Dehn-jahg is fermented soy bean paste, similar to miso. If Japanese miso is your sweet, innocent baby sister toting a pink plastic Hello Kitty pencil case, then dehn-jahng is your dark, moody older brother rotting away in teenage angst. “Fermented” and “paste” are hardly food words, and used together, could only conjure images of a 14 year old bottle of Elmer’s forgotten at the bottom of your desk. And decaying glue probably doesn’t smell anything like sweaty fungus feet the way dehn-jahng does. But as much as it smells like feet, dehn-jahng tastes delicious. I don’t think I’d lick clean a tablespoon of dehn-jahng right out of the jar (in Korean markets, it comes in jars or plastic packages), but added to soups, jji-gaes, bahn-chans and other Korean condiments, it adds a lot flavor. Dehn-jahng adds richness, body and character. You know, whatever those annoying cliche foodie terms are for making food taste focking great.
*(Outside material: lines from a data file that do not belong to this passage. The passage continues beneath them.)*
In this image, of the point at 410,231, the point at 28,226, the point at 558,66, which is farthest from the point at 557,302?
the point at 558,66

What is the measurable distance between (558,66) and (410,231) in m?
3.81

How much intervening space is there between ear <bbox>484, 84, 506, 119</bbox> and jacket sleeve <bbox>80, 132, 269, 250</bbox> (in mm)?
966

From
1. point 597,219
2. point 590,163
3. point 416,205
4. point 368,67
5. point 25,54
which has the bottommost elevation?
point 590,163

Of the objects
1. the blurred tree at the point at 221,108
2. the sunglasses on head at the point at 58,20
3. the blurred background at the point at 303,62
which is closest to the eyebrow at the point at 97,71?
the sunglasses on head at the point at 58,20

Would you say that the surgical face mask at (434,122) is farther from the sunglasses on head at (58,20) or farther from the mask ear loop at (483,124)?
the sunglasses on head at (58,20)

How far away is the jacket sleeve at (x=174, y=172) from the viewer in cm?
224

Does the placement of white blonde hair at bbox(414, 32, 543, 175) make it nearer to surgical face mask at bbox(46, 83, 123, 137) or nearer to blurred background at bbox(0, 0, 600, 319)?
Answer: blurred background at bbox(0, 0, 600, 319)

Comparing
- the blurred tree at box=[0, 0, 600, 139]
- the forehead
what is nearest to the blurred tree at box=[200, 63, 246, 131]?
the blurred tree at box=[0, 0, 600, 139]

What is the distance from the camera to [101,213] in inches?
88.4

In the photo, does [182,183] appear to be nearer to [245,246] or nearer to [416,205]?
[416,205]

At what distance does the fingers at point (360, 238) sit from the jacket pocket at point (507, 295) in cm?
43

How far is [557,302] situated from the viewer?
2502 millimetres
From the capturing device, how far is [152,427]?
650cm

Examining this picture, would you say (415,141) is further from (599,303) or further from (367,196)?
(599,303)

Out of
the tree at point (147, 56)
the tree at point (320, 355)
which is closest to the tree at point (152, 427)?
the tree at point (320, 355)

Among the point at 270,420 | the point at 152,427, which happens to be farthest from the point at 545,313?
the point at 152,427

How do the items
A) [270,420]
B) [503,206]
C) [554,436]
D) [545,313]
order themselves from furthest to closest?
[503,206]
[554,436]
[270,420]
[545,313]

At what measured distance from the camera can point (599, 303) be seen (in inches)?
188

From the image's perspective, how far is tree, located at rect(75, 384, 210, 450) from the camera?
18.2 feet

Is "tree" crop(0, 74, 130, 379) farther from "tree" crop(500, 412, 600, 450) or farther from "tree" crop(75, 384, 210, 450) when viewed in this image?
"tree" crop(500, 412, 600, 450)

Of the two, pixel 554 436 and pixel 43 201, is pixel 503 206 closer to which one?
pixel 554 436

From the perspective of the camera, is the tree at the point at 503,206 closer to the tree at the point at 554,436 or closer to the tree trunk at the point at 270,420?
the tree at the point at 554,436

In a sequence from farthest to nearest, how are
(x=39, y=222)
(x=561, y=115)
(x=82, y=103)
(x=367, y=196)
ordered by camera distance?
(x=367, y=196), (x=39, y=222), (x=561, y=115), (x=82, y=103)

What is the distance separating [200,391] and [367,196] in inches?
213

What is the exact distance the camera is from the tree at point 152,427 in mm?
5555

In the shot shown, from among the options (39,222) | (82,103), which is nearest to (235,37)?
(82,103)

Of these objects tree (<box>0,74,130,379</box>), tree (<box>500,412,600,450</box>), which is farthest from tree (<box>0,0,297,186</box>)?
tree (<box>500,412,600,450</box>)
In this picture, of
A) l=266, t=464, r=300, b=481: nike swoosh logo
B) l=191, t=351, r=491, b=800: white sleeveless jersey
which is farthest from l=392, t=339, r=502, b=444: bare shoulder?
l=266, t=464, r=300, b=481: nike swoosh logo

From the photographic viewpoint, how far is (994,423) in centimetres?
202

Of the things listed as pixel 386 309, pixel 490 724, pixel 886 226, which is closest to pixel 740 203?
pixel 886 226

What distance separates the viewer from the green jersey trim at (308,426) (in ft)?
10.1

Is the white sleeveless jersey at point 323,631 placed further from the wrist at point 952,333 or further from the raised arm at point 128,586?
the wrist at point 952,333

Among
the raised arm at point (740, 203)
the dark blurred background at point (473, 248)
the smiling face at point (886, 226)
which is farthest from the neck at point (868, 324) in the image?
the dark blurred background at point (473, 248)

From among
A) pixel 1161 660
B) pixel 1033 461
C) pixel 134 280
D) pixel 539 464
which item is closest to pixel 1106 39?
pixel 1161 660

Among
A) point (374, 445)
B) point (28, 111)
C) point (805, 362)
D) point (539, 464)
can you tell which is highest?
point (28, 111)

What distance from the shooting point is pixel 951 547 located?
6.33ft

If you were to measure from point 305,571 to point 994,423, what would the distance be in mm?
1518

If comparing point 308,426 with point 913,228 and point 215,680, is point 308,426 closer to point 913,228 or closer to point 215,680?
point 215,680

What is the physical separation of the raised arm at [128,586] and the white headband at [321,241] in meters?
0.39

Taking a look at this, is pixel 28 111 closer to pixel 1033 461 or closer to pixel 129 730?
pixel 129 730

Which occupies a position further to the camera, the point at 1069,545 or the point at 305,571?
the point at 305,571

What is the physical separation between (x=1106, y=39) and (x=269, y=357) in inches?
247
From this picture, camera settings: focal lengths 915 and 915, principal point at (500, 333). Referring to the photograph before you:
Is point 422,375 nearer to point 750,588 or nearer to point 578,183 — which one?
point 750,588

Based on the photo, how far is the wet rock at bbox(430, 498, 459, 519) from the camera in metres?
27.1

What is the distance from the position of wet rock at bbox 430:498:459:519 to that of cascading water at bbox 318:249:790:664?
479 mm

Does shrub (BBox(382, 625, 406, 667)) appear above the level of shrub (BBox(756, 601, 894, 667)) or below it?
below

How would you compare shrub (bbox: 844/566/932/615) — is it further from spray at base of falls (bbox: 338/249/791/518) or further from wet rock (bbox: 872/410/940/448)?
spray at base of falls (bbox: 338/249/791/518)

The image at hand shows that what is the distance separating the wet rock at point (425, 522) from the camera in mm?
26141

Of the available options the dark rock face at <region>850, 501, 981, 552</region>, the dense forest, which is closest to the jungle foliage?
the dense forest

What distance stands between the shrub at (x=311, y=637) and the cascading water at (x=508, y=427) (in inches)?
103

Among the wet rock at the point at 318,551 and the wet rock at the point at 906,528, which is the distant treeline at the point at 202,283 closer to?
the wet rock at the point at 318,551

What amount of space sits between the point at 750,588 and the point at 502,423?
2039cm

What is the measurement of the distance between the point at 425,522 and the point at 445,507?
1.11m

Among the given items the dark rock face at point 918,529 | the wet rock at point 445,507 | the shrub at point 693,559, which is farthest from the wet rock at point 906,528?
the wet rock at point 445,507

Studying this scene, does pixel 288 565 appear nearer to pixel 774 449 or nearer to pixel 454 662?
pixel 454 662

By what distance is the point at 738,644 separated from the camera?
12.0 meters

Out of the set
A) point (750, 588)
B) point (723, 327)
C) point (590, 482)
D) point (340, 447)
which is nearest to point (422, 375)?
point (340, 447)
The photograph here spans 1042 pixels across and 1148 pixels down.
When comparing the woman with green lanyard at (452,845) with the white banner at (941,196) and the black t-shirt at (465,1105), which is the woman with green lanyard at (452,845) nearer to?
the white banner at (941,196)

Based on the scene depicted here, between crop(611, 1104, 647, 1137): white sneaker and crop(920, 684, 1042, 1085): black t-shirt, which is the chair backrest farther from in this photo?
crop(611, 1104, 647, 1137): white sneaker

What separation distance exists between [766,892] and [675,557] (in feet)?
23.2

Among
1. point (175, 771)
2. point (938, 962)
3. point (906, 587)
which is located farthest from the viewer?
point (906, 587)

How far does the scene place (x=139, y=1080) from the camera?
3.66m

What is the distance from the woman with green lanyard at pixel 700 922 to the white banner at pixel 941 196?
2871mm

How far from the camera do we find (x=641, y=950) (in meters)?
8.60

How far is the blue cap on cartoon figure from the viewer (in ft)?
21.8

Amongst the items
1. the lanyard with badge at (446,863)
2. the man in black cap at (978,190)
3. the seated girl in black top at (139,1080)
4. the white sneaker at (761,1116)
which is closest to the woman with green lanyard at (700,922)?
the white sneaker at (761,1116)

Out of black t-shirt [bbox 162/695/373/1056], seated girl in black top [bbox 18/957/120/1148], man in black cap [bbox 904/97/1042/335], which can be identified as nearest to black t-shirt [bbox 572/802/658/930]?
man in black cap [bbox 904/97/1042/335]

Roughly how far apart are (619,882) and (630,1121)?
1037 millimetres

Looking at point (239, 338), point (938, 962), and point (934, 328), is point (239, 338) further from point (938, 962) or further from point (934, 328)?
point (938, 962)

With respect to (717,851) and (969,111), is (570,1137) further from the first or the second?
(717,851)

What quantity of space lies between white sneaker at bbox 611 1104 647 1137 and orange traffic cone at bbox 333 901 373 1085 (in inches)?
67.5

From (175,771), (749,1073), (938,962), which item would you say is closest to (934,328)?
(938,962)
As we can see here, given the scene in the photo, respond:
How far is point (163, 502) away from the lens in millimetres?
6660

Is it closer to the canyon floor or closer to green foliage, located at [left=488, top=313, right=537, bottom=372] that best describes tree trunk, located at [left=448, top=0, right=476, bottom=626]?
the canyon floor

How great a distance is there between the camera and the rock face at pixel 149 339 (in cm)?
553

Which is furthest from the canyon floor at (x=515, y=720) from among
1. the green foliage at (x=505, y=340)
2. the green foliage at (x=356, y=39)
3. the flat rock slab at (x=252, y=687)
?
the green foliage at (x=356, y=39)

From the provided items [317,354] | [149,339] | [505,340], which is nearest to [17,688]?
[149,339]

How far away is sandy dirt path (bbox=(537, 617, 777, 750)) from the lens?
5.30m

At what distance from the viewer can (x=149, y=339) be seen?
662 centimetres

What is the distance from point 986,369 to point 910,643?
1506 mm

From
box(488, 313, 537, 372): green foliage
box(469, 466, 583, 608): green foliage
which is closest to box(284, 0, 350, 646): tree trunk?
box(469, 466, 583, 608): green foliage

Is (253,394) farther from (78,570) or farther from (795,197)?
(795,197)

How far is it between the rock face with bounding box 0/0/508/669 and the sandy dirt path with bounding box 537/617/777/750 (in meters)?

Sagan’s dehn-jahng jjigae was only what would be expected for “suh-biss,” just okay. It came to the table burgling (a deliciouslife contraction for bubbling and gurgling) in the characteristic dark, glazed clay pot. The dehn-jahng was potent enough that I could actually sense it over my rakkyo breath. But as strong as the smell was, the thin broth lacked any real dehn-jahng flavor, and had only a few tiny pieces of tofu, a couple of clam shells (for I have no clue where the actual clams went), and some obligatory zucchini. Disappointing, but again, it was suh-biss so I was okay with it.
I have a mind to make my own dehn-jahng jjigae now, which would be about number 74 in a growing list of things to do in my personal kitchen stadium. I think soon doo-boo is somewhere up in the 30s, and hae-mool pah-jun is definitely in the Urgent Ten. That got bumped up after a miserable experience with “hae-mool” pah-jun at Chosun Galbee. In quotes because it was imitation krab. I know. Can you believe that?